Andrea Camilleri's politics get personal, plus a question for readers

It's nice to see a crime writer let the satirical arrows fly without pretense of diplomacy. Shane Maloney does this, and Christopher Brookmyre does not know the meaning of the word restraint, which is part of the reason he's fun to read.

But neither Maloney nor Brookmyre is as direct as Andrea Camilleri in The Paper Moon, ninth novel in the Salvo Montalbano series:


"During the horrific hurricane `Clean Hands,' he had turned into a submarine, navigating underwater by means of periscope alone. He resurfaced only when he'd sighted the possibility of casting anchor in a safe port – the one just constructed by a former Milanese real-estate speculator-cum-owner of the top three private nationwide television stations-cum parliamentary deputy, head of his own personal political party, and finally prime minister."
That is in the spirit of the passages from Maloney and Brookmyre to which I linked above, but neither zeroes in on an individual the way Camilleri does on Silvio Berlusconi. Even the Brookmyre is about Thatcherism and its publicists rather than about Margaret Thatcher herself.

There is something bracing about satire so clearly directed at a particular powerful person. And that, readers, leads to your question: Who else does what Camilleri does? Which crime stories are not only satirical but aim their barbs at a particular individual?

© Peter Rozovsky 2008

Technorati tags:



Labels: , , , ,

12 Comments:

Blogger Linkmeister said...

Rex Stout's The Doorbell Rang aimed at J. Edgar Hoover.

Can't immediately think of any others, but I'm sure they're out there.

March 08, 2008  
Blogger Peter Rozovsky said...

That may have come up in one of my earlier discussions of politically themed crime fiction. I remember posting about a distinctly political stand by Nero Wolfe against arbitrary and excessive exercise of police power, for instance.

I can look for The Doorbell Rang, of course, but until then, how personally does Stout direct satire at J. Edgar Hoover in the story?

March 08, 2008  
Blogger Linkmeister said...

Well, it's not really satire, I suppose. The client and Wolfe both express their disdain and derision at the excesses of Hoover's FBI in no uncertain terms, and the book ends with a memorable scene that essentially humiliates the man himself.

March 08, 2008  
Blogger Peter Rozovsky said...

Essentially humiliating the man himself sounds good.
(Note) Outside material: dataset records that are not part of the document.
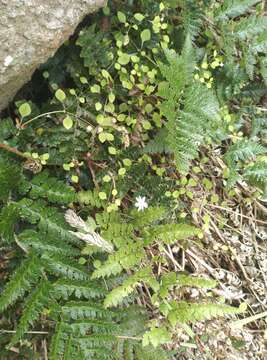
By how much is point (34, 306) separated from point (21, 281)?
11cm

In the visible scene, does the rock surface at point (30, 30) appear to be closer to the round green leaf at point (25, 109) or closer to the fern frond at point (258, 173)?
the round green leaf at point (25, 109)

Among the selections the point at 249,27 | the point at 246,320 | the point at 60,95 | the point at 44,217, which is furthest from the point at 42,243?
the point at 249,27

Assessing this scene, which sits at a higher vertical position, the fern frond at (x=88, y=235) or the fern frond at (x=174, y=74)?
the fern frond at (x=174, y=74)

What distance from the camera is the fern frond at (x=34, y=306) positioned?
1.88m

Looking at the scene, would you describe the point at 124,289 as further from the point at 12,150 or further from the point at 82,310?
the point at 12,150

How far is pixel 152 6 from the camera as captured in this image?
2482 millimetres

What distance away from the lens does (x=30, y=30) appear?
2014mm

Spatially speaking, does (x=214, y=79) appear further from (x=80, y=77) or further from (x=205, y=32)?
(x=80, y=77)

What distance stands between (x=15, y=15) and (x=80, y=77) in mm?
498

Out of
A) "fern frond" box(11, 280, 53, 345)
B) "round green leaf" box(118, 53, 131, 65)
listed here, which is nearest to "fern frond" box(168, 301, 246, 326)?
"fern frond" box(11, 280, 53, 345)

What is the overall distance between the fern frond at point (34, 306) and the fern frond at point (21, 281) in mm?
34

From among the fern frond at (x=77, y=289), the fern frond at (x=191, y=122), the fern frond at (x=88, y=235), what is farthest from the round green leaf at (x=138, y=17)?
the fern frond at (x=77, y=289)

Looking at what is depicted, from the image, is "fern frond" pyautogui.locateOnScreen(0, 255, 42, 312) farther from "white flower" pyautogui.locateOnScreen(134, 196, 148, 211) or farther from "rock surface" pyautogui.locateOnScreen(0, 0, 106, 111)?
"rock surface" pyautogui.locateOnScreen(0, 0, 106, 111)

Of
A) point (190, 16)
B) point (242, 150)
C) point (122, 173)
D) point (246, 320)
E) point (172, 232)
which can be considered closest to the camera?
point (172, 232)
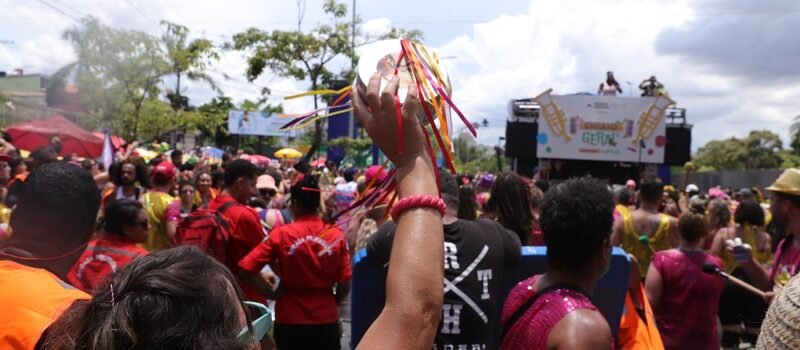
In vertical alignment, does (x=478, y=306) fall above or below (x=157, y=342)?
below

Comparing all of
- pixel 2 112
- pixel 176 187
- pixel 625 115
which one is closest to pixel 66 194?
pixel 176 187

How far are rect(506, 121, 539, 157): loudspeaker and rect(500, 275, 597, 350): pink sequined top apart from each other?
16803 mm

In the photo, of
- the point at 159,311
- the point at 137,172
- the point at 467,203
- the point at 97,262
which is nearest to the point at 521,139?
the point at 137,172

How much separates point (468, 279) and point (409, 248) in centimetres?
219

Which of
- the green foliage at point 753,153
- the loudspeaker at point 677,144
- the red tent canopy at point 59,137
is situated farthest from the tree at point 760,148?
the red tent canopy at point 59,137

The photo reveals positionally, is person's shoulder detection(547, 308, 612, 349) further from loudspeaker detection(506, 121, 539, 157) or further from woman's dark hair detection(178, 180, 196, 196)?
loudspeaker detection(506, 121, 539, 157)

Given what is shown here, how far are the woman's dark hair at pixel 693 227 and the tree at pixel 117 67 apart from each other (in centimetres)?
1843

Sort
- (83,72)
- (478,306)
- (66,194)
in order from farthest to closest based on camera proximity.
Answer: (83,72), (478,306), (66,194)

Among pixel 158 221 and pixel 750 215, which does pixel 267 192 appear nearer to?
pixel 158 221

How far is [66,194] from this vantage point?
2553 millimetres

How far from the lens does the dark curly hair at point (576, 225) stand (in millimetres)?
2598

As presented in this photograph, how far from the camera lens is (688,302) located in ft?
15.5

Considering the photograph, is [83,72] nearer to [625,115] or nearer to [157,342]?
[625,115]

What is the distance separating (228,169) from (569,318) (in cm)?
364
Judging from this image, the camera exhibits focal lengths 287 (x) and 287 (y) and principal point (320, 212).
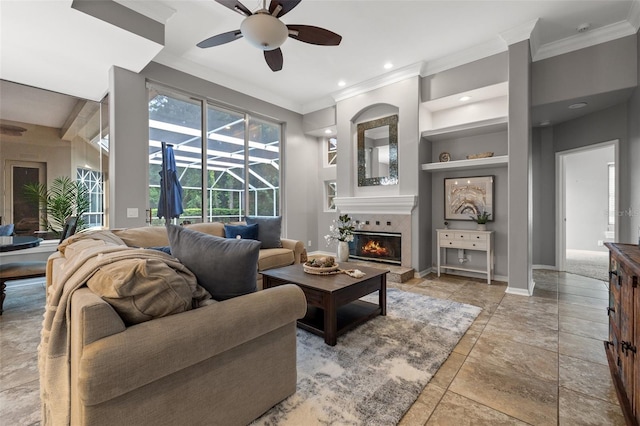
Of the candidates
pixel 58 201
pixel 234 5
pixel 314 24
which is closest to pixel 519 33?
pixel 314 24

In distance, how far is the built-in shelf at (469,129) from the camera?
4043 mm

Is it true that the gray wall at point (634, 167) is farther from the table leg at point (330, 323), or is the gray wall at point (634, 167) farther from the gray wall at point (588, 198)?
the table leg at point (330, 323)

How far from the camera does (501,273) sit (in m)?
4.39

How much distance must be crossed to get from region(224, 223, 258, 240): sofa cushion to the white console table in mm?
2889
And I had not noticed before that the title, The Doorbell Rang, is highly evocative of all those visits that make Archie hesitate for a moment before answering the door.

March 08, 2008  
Blogger Uriah Robinson said...

How come you have got a copy of Paper Moon before me?

March 08, 2008  
Blogger Peter Rozovsky said...

I asked myself the same question. I can assure you that I did not acquire the book by illicit means; the publisher sent me a review copy.

March 08, 2008  
Blogger Uriah Robinson said...

You are a lucky man, but then Andrea Camilleri is one author whose books I actually buy.
My copy has been on order for months.

March 09, 2008  
Blogger Peter Rozovsky said...

I'd agree that if there were any cosmic justice, you would have received a copy before I did. I wonder if this has anything to do with U.S. vs. U.K. publication dates.

March 09, 2008  
Blogger Lisa said...

Ah, here's where I should have left my comment asking if you had read Paper Moon in Italian! Now I understand why you've been able to read it before the rest of us. It won't be available in the U.S. until April.

March 12, 2008  
Blogger Peter Rozovsky said...

Lisa, you can leave comments here, there. The more you leave (within reason, of course), the more my traffic goes up!

If you can't get The Paper Moon until April, you at lease have some possible recipes for your next edition of Novel Food.

March 12, 2008  
Blogger Lisa said...

I'm reading a Martha Grimes book right now, and I was thinking of making something from it for this edition of NF. However, none of the candidates sound anywhere near as tasty to me as practically anything from a Camilleri book, so I'll probably go that way again.

March 14, 2008  
Blogger Peter Rozovsky said...

Martha Grimes? Now, there's a surprise. I've never read her, but I'd have taken it for granted that a program like Novel Food would belong to Italian and French writers, with an occasional entry from Spain.